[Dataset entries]
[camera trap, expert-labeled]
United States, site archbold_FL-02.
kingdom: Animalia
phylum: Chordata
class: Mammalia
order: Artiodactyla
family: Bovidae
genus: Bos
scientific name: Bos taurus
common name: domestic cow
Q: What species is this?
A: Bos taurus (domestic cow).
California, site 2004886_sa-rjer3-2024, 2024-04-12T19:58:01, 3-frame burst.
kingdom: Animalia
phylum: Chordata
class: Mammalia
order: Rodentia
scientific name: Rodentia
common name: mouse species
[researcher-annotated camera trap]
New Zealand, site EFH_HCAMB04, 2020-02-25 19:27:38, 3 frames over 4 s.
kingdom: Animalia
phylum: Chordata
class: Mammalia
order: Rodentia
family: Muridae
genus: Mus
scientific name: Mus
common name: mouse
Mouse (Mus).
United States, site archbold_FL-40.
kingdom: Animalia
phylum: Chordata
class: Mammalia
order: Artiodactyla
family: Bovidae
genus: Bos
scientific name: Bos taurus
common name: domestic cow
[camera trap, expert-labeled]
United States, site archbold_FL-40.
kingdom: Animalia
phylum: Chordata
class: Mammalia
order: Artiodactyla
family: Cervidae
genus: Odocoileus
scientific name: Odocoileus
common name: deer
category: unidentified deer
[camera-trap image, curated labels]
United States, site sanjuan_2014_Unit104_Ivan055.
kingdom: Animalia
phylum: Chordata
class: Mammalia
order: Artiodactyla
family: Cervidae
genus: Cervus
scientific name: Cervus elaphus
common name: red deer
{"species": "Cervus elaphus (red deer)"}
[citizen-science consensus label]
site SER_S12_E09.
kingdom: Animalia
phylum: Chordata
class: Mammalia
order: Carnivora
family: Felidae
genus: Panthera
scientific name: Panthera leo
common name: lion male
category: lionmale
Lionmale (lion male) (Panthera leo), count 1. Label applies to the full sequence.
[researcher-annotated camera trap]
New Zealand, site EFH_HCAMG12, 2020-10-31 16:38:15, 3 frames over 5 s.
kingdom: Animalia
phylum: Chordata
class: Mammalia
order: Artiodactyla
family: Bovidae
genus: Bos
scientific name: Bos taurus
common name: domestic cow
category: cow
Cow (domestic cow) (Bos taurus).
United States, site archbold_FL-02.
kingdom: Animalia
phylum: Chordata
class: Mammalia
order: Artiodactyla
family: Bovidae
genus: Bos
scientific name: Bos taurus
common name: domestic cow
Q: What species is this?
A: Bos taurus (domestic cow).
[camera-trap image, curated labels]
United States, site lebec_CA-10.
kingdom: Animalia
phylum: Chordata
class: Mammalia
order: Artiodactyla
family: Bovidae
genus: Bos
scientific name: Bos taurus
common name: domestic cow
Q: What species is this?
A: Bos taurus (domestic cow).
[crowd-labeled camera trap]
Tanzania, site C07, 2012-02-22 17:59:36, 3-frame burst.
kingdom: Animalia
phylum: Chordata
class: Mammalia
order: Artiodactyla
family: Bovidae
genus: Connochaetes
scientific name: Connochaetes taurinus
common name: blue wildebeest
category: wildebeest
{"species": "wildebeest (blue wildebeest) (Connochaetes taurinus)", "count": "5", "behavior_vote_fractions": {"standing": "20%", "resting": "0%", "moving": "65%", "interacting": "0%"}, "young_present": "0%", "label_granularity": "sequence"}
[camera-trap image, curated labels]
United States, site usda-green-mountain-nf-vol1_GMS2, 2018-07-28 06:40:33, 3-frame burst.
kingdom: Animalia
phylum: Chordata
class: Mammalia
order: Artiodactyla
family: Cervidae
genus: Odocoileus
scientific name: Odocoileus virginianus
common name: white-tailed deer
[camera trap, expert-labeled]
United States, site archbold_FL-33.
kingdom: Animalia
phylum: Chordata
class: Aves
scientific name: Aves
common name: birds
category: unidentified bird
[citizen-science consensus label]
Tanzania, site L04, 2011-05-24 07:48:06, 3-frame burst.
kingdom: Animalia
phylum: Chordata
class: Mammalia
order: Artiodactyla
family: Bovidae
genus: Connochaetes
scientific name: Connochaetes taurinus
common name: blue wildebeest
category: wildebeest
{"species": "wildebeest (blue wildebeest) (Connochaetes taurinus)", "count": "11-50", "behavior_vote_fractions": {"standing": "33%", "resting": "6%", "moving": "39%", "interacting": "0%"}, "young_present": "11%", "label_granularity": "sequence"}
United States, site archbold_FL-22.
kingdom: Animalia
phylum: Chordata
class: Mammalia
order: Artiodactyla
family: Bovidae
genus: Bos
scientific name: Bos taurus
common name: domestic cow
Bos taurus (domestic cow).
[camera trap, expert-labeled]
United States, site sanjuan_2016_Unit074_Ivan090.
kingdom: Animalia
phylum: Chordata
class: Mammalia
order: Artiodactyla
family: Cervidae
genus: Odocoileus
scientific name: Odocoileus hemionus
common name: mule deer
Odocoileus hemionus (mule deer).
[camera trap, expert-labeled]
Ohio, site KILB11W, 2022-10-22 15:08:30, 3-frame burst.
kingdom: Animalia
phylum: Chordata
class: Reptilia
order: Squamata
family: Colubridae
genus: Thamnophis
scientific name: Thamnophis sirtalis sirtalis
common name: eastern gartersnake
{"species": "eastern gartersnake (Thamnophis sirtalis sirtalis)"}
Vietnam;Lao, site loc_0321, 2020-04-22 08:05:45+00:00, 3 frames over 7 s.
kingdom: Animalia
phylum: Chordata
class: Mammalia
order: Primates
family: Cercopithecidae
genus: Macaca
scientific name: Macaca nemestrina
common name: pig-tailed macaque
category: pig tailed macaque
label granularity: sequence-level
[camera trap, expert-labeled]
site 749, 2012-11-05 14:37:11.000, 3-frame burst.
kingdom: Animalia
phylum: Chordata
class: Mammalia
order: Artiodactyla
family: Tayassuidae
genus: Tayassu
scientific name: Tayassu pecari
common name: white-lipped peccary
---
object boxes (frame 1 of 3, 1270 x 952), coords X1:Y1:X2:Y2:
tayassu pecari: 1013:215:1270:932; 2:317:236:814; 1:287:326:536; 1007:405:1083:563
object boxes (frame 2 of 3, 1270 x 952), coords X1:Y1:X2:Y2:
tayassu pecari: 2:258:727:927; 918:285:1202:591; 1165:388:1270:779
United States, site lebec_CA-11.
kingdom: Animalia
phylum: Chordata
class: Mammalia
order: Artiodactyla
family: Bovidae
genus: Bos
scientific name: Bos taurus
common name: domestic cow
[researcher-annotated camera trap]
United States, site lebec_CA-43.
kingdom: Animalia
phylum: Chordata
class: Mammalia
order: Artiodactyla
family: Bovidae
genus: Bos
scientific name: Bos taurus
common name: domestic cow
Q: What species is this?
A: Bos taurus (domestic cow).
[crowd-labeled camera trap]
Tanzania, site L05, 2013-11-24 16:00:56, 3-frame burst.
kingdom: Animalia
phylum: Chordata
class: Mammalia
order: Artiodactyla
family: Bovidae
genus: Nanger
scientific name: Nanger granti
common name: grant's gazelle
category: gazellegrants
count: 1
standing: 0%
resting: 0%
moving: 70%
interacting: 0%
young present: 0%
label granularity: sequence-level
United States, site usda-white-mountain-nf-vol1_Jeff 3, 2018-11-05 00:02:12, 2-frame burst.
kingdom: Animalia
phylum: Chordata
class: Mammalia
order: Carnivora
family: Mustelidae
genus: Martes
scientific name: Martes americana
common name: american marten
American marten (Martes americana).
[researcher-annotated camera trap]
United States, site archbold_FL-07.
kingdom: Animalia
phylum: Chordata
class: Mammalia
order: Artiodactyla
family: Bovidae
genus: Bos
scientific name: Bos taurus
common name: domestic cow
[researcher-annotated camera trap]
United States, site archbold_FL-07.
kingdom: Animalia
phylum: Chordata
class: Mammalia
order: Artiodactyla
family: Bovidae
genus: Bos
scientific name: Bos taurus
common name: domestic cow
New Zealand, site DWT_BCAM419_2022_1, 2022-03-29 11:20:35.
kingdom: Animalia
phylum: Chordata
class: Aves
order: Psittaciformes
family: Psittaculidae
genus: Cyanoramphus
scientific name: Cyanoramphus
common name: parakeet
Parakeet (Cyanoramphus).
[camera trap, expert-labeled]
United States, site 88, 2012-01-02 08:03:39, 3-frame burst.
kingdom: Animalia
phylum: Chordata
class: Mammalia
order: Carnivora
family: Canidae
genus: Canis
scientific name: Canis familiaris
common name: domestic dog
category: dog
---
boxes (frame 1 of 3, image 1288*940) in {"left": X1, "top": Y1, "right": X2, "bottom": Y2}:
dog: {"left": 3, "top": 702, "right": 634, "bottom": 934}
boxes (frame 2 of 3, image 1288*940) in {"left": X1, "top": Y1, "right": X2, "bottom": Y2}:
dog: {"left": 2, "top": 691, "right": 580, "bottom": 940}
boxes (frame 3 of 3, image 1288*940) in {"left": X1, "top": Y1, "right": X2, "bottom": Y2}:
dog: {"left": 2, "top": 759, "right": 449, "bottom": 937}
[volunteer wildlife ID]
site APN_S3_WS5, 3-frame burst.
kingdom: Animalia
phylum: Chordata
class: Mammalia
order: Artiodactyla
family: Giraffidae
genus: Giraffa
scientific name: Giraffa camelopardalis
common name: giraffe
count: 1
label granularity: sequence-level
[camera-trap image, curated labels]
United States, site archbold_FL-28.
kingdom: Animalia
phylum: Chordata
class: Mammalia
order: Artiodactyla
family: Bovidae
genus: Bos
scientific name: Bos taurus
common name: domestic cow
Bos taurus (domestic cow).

(Work order) Each line of the data that holds "resting" should be copied.

(Output for this task)
{"species": "wildebeest (blue wildebeest) (Connochaetes taurinus)", "count": "5", "behavior_vote_fractions": {"standing": "20%", "resting": "0%", "moving": "65%", "interacting": "0%"}, "young_present": "0%", "label_granularity": "sequence"}
{"species": "wildebeest (blue wildebeest) (Connochaetes taurinus)", "count": "11-50", "behavior_vote_fractions": {"standing": "33%", "resting": "6%", "moving": "39%", "interacting": "0%"}, "young_present": "11%", "label_granularity": "sequence"}
resting: 0%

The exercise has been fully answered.